To analyze the clinical phenotype and genetic basis for a child featuring familial short stature. A child who was admitted to Huzhou Maternal and Child Health Care Hospital on October 7, 2021 for growth retardation and pectus carinatum was selected as the study subject. Physical exam and medical imaging was performed. The child was subjected to whole exome sequencing, and candidate variants were verified by Sanger sequencing and bioinformatic analysis. The child, a 1-year-old male, had manifested with slightly short stature (Z = -2.03), midfacial dysplasia, and multiple skeletal dysplasia such as pectus carinatum, irregular vertebral morphology, and defect of lumbar anterior bones. His mother, maternal grandmother and great-maternal grandfather also had short stature. WES revealed that the child has harbored a heterozygous c.2858dupA (p.Asp953GlufsTer476) frameshifting variant of the ACAN gene, which was inherited from his mother.
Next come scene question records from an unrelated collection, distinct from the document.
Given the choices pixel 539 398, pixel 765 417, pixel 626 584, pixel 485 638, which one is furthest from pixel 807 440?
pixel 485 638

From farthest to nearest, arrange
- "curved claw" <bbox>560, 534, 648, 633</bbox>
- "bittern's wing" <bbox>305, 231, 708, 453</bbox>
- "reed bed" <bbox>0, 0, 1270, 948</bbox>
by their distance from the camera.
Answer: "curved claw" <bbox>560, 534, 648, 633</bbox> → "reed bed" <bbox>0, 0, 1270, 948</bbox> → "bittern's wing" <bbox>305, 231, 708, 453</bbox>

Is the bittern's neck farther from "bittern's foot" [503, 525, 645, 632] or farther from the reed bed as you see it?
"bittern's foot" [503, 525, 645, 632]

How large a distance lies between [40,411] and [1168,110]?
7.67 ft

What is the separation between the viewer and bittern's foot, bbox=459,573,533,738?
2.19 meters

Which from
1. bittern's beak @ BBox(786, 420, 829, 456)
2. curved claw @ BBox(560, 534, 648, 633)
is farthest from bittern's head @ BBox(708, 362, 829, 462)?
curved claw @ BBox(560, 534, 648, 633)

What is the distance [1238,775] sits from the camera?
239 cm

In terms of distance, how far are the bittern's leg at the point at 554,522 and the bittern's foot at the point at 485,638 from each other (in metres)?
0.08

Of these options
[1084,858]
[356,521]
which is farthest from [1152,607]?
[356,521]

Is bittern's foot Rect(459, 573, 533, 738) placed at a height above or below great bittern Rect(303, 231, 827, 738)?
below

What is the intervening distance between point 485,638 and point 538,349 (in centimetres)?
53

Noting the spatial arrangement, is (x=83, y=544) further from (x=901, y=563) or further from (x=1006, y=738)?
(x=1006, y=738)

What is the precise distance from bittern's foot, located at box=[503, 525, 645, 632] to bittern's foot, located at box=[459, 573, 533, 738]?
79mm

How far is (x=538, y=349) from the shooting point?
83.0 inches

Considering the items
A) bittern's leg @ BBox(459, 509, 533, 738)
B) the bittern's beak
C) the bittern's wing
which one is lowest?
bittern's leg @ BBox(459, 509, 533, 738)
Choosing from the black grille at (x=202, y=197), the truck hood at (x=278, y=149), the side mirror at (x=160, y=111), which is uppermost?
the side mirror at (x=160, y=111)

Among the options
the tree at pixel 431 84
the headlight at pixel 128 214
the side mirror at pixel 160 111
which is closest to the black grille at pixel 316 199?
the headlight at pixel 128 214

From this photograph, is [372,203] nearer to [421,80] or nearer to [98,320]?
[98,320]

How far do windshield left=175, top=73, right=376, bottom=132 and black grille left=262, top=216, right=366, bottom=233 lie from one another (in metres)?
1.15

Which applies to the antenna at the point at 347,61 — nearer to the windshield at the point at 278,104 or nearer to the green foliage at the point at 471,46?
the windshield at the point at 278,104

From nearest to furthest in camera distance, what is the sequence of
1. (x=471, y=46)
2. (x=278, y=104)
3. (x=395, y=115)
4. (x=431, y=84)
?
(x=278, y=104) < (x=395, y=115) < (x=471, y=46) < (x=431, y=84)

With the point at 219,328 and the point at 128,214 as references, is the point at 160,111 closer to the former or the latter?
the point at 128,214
Based on the guidelines from the American College of Medical Genetics and Genomics (ACMG), the c.2858dup (p.Sp953Glufster476) variant was classified as likely pathogenic (PVS1+PM2_Supporting). The patient has shown marked improved height after receiving 11 months of treatment with human recombinant growth hormone (supplemental dose) starting from 20 months of age. The ACAN: c.2858dup (p.Asp953GlufsTer476) variant probably underlay the pathogenesis of short stature in this child.